- **Applica quanto letto**:
1. Elenca, nell'ordine in cui compaiono, tutti i numeri interi presenti nel primo paragrafo dell'estratto sul rendimento delle avversarie.
2. Secondo l'estratto, quante partite si ottengono portando l'indice della giocatrice in esame da almeno .85 fino a 1.05?

- **Estratto del documento**:
——————————

Però, il rendimento delle avversarie non è equamente distribuito. Le giocatrici in esame hanno avuto un indice migliore nella grande maggioranza delle partite (117 su 172) e in 95 delle 114 vittorie. La giocatrice in esame ha vinto 19 volte e perso 36 quando l’avversaria ha avuto un indice superiore.

Se spingiamo ora l’indice della giocatrice in esame ad almeno .85, il valore in cui abbiamo detto essere leggermente favorita, e lo portiamo poi al valore 1.05, otteniamo solo 85 partite, di cui 20 con un indice migliore da parte dell’avversaria. La giocatrice in esame ha vinto 8 di quelle 20 partite, ma ne ha vinte 54 su 65 quando il suo indice è stato più alto. Non sorprende quindi che il gioco dell’avversaria rivesta importanza nella ricerca del punto di equilibrio tra vincenti ed errori non forzati.

——————————

- **Materiale fornito**:
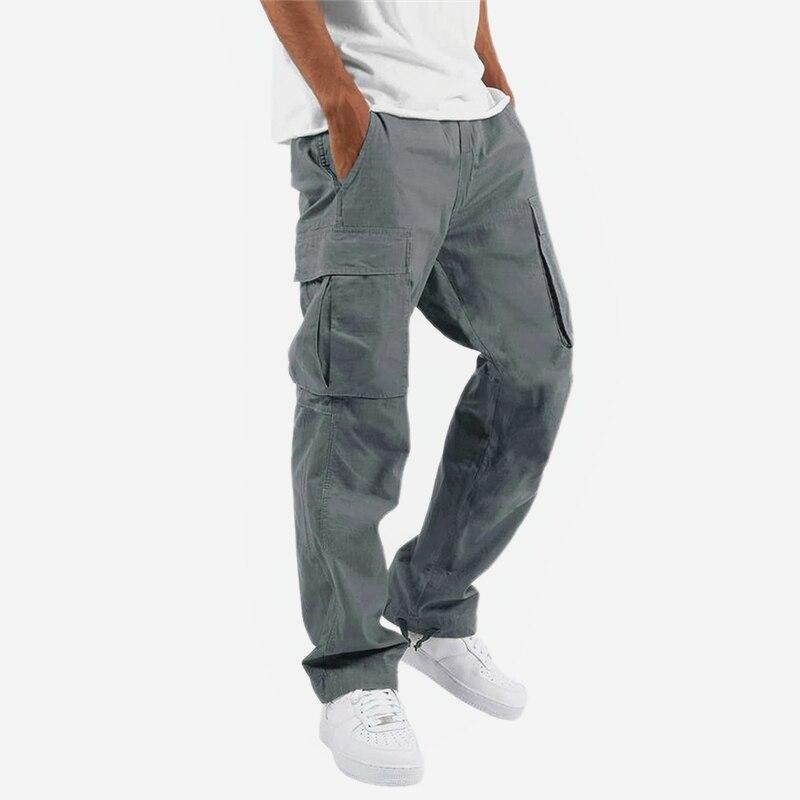 Pánské nadměrné kalhoty s více kapsami Volné rovné nohavice Streetové pracovní kalhoty Stahovací tepláky
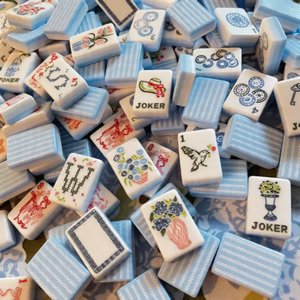New Style Design Luxury Blue Thin-striped Bow Acrylic/Melamine Mahjong Tiles Eco-Friendly Resistant Durable <b>Entertainment</b> Gift - Product Image 1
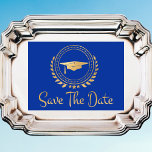 Graduation Save The Date Gold Emblem Grad Cap<br><div class="desc">I enjoy designing art work for graduations. This is modern simple and elegant classic gold and blue coloured Save the Date announcement card. Modern style text. Add your own message on the back of the cards giving details to your family and friends to save the date for a graduation ceremony,...</div>
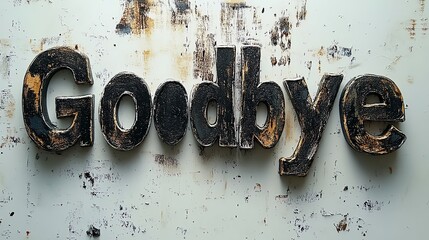 The word 'Goodbye' crafted from rustic materials, symbolizes farewell and the emotional resonance associated with parting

——————————

- **Risposte per compito**:
1. 117, 172, 95, 114, 19, 36

2. Si ottengono 85 partite.